As I get older and continue to meet new people… I realize that swallowing should be more of a thing.
[renovating house]
ME: How much to add a panic room?
CONTRACTOR: About $50,000.
ME: How about a mild anxiety room?
My weightloss journey will be before pictures only.
Me: 5, 4, 3..
Friend who has only 1 kid: “Why are you counting down?? They’re all playing nice.”
Me: 2, 1, 0
Kid 1 {Scream crying}
Kids 2 and 3: “I DIDN’T DO IT!”
Friend: “Oh.”
“Check it out, I bought a shoot gun”
“You mean a shotgun”
“No not yet”
Maps used to say cool stuff like “Here Be Dragons.” Now they just say bullshit like “Portugal.”
My son was so sweet this morning. He took the garbage and recycling out without being asked, so I really think we’re turning a corner on this grouchy morning teen thing.
In unrelated news, my son asked for $20 right before he left for school.
*House Hunters
“Greg and Tina have been looking for months. She needs a house that ‘flows,’ and now he longs for the sweet relief of death. Can they both get what they want?”
I had to call some kid’s mom last night to tell her he’s selling pot, and that it’s waaay overpriced.
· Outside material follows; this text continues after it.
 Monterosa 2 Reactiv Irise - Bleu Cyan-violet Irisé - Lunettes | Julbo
Will you marry me – Proposal
Will, You, Mary, Me -foursome request
Will, you marry me – Timetravler spoiling the future
Will you, Mary me – Cavewoman Introducing herselfPunctuation, it’s THAT important!
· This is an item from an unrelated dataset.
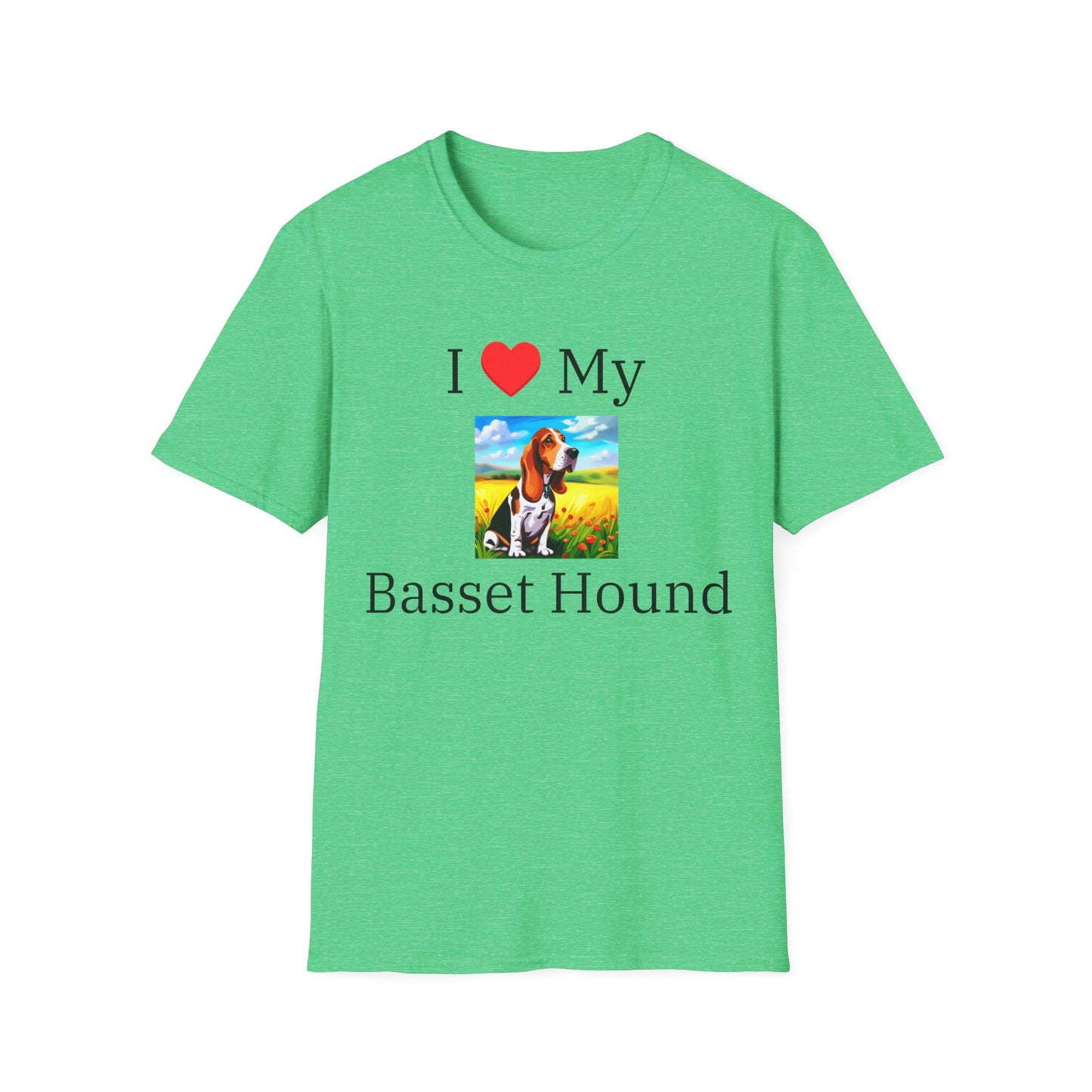 I Love My Basset Hound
Travelers diarrhea is my favorite illness. You cheat at basketball you get what’s coming to you.
I have one of those metal briefcases handcuffed to my wrist and inside…my grandmother’s meatloaf recipe.
12 decided he’s into vinyl, so he got a record player for Christmas. His new name is DJ TURNITDOWN!
MOB BOSS: I think we have a rat
ME: *writing* I’ll pick up some traps and cheese
MOB BOSS: not that kind of rat, you idiot, one that likes to talk
ME: ohhh got it *crosses out cheese and writes in podcast*
Told my husband the best way to get help at Home Depot is to wear yoga pants, but I dunno. It doesn’t seem to work as well for him.
Whoa whoa whoa, I thought that was OUR thing!
-me to my favorite cashier when she smiles at other customers
COWORKER: I’m my own biggest critic.
ME: Haha, trust me. You aren’t.
I’m so old I thought “stfu” was a reminder to pack my “shoes, tie, fedora, underpants.”